ASAS KEPASTIAN HUKUM DALAM PEMBERIAN REHABILITASI PRESIDEN SEBAGAI INSTRUMEN PREROGATIF: KASUS PT ASDP

ASAS KEPASTIAN HUKUM DALAM PEMBERIAN REHABILITASI PRESIDEN SEBAGAI INSTRUMEN PREROGATIF: KASUS PT ASDP

Keputusan Presiden untuk memberikan rehabilitasi kepada mantan Direktur Utama PT Angkutan Sungai, Danau, dan Penyeberangan (ASDP) Indonesia Ferry (Persero), Ira Puspadewi, dan dua mantan direksi lainnya yaitu Muhammad Yusuf Hadi dan Harry Muhammad Adhi Caksono, menjadi salah satu isu hukum paling mencolok dalam ruang publik. Rehabilitasi ini diberikan setelah ketiganya sebelumnya dinyatakan bersalah dalam perkara korupsi terkait kerja sama usaha (KSU) dan akuisisi perusahaan di tubuh ASDP periode 2019–2022.

kasus hukum ASDP

Secara faktual, mereka telah menerima vonis pidana yaitu hukuman 4 tahun 6 bulan penjara dan denda Rp 500 juta (subsider 3 bulan kurungan). Namun melalui hak prerogatifnya, Presiden kemudian menerbitkan surat rehabilitasi, yang sekaligus membebaskan mereka dari pelaksanaan pidana tersebut. Keputusan ini menimbulkan pertanyaan penting: bagaimana dasar hukum rehabilitasi presiden? Apa implikasi yuridisnya? Apakah ini preseden positif atau justru problematik dalam penegakan hukum?

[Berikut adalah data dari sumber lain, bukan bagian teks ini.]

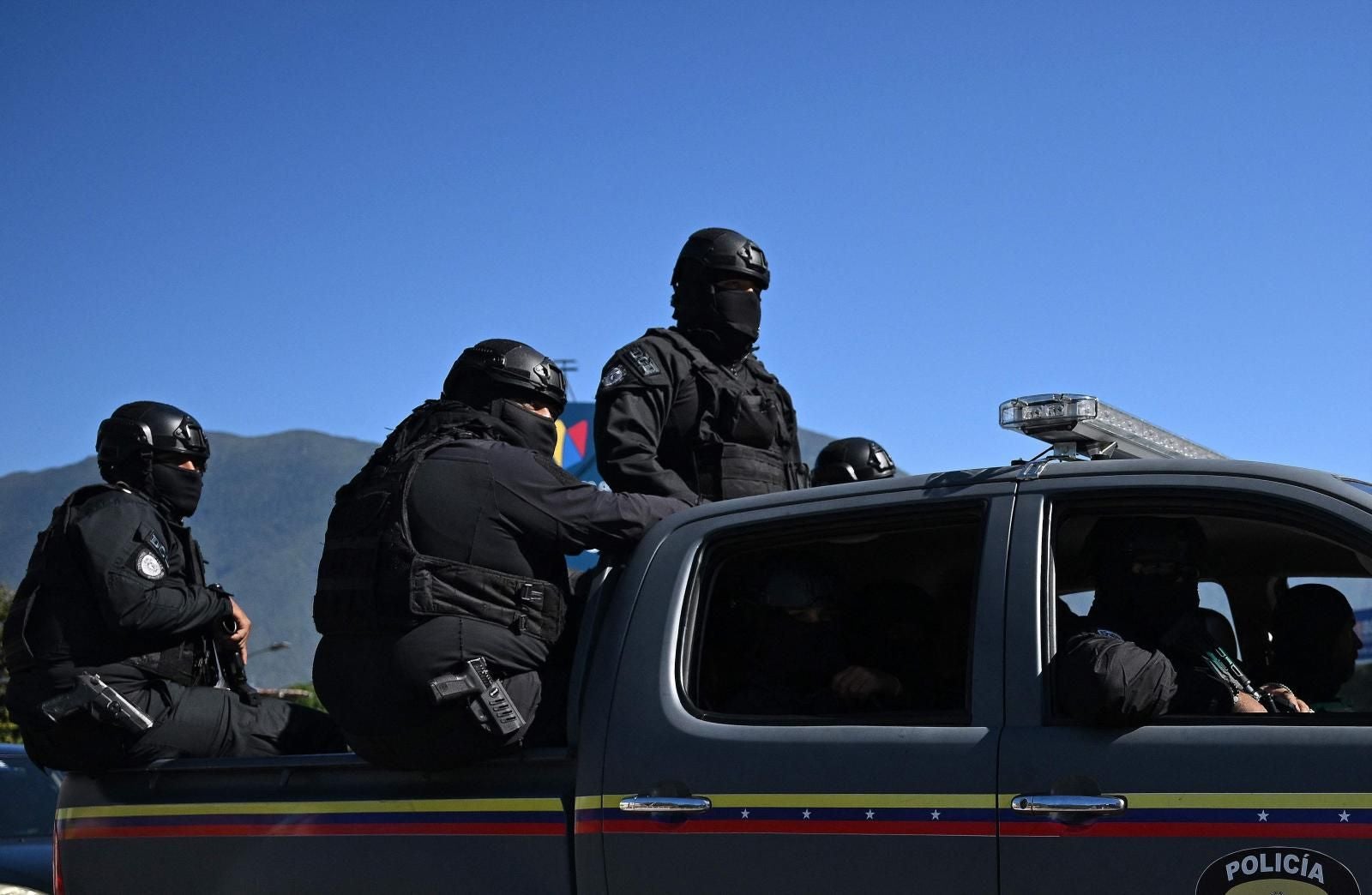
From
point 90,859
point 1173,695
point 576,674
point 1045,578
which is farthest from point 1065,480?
point 90,859

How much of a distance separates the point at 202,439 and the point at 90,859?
1866 millimetres

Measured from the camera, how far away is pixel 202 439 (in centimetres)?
566

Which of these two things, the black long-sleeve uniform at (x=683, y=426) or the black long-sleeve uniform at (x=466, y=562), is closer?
the black long-sleeve uniform at (x=466, y=562)

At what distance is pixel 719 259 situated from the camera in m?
5.66

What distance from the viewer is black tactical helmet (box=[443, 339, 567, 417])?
4.53 metres

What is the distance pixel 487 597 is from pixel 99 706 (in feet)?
4.64

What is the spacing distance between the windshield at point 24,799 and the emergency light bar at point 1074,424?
5055mm

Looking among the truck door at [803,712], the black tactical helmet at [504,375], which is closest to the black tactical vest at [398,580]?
the truck door at [803,712]

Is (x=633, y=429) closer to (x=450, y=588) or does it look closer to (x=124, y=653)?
(x=450, y=588)

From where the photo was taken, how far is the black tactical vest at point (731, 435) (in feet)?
17.3

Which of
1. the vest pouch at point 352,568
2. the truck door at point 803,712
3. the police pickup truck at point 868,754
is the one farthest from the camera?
the vest pouch at point 352,568

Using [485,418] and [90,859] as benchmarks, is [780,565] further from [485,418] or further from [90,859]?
[90,859]

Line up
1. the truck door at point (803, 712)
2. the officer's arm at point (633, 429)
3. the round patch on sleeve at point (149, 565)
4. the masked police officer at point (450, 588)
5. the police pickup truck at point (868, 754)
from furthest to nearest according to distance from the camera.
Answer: the officer's arm at point (633, 429) → the round patch on sleeve at point (149, 565) → the masked police officer at point (450, 588) → the truck door at point (803, 712) → the police pickup truck at point (868, 754)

DASAR KONTITUSIONAL REHABILITASI: HAK PREROGATIF PRESIDEN

Rehabilitasi merupakan salah satu hak prerogatif Presiden yang berakar pada Pasal 14 Undang-Undang Dasar 1945 (UUD 1945), yang memberikan kewenangan kepada Presiden untuk memberikan grasi, amnesti, abolisi, dan rehabilitasi. Karena sifatnya prerogatif, keputusan rehabilitasi bersifat administratif-konstitusional, bukan bagian dari proses peradilan biasa. Dalam konteks kasus Ira Puspadewi, rehabilitasi diberikan setelah proses administratif yang melibatkan usulan DPR dan pertimbangan Kementerian Hukum dan lembaga lainnya.

MASALAH KEPASTIAN HUKUM

Meskipun UUD 1945 mengakui rehabilitasi sebagai salah satu kewenangan Presiden, sampai saat ini belum ada undang-undang tersendiri yang secara rinci menetapkan prosedur, kriteria, dan mekanisme pelaksanaan rehabilitasi (khususnya untuk tindak pidana umum seperti korupsi). Upaya pembentukan regulasi, misalnya melalui rancangan undang-undang yang mengatur “Grasi, Amnesti, Abolisi, dan Rehabilitasi (GAAR)”. Dengan absennya regulasi ini menyebabkan interpretasi kewenangan Presiden menjadi sangat luas yaitu tanpa parameter objektif, potensi penyalahgunaan kewenangan karena tidak ada evaluasi yudisial, dan tidakpastian hukum, baik bagi publik maupun aparat penegak hukum.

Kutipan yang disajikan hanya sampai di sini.